To do
1 > Answer these questions from the passage below about becoming a high school teacher:
(a) In which novel does Vardamen call himself a fish?
(b) Which novel stands for control with pleasure, and which stands for control with pain?
(c) In which play is Puck's character discussed as playful or sinister?
2 > For each statement, decide whether it agrees with the passage below about becoming a high school teacher. Answer yes or no, and quote the words that decide it.
(a) The writer's early teaching ambitions never came true.
(b) The writer expected students' love triangles to be relevant to English class.
(c) The writer imagined asking students to revise their work repeatedly.

Before I became a high school teacher, I imagined myself sitting with a room full of students passionately discussing why Vardamen calls himself a fish in As I Lay Dying, or how the epistolary form impacts our understanding of Celie in The Color Purple. I imagined scrawling comments all over students’ essays and stories, asking them to revise again and again. I imagined discussing whether it is more effective to control citizens with pleasure (Brave New World) or pain (1984).
My teaching ambitions were overly simplistic, but all of this did come true, even if not precisely as I envisioned it. What I didn't understand is that developing and executing a lesson plan would be just one part of the work, and that there is so much more that teaching would offer me, require of me, demand of me.
I did not imagine that students’ complicated love triangles would have anything to do with English class, or that their experiences with love and betrayal would dramatically affect our discussions about whether Puck is playful or sinister in A Midsummer Night’s Dream.

(Stored data)

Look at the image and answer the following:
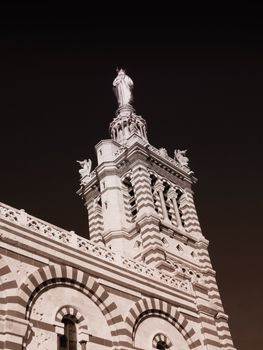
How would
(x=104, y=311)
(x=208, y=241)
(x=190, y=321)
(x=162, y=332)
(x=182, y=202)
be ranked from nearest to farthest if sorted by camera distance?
1. (x=104, y=311)
2. (x=162, y=332)
3. (x=190, y=321)
4. (x=208, y=241)
5. (x=182, y=202)

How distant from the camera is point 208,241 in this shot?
108 feet

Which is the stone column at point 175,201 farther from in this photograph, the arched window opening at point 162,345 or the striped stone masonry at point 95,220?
the arched window opening at point 162,345

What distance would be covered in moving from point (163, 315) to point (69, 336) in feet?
16.4

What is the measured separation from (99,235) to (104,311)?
53.8 feet

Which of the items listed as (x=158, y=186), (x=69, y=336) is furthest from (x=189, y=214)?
(x=69, y=336)

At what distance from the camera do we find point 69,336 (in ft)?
51.6

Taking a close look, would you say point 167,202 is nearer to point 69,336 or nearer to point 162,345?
point 162,345

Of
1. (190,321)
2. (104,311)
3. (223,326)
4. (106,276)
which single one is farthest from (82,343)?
(223,326)

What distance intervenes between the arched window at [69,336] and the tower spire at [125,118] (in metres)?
23.1

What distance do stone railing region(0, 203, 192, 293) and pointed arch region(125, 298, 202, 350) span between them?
3.69 ft

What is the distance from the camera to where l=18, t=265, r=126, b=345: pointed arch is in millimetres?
15375

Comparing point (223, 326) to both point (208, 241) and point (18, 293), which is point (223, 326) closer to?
point (208, 241)

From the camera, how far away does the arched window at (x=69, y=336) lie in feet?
50.6

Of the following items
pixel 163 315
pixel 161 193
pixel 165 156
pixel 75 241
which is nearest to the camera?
pixel 75 241
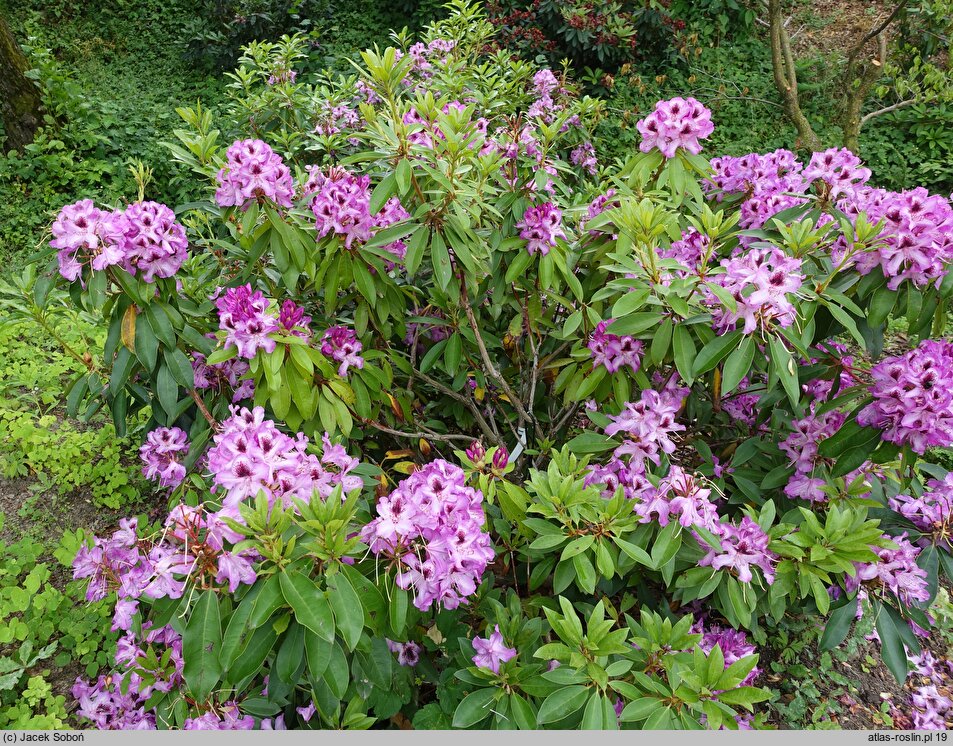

Results of the exercise
1 >
(a) As I Lay Dying
(b) Brave New World stands for pleasure, and 1984 stands for pain.
(c) A Midsummer Night's Dream

2 >
(a) No: "all of this did come true, even if not precisely as I envisioned it"
(b) No: "I did not imagine that students’ complicated love triangles would have anything to do with English class"
(c) Yes: "asking them to revise again and again"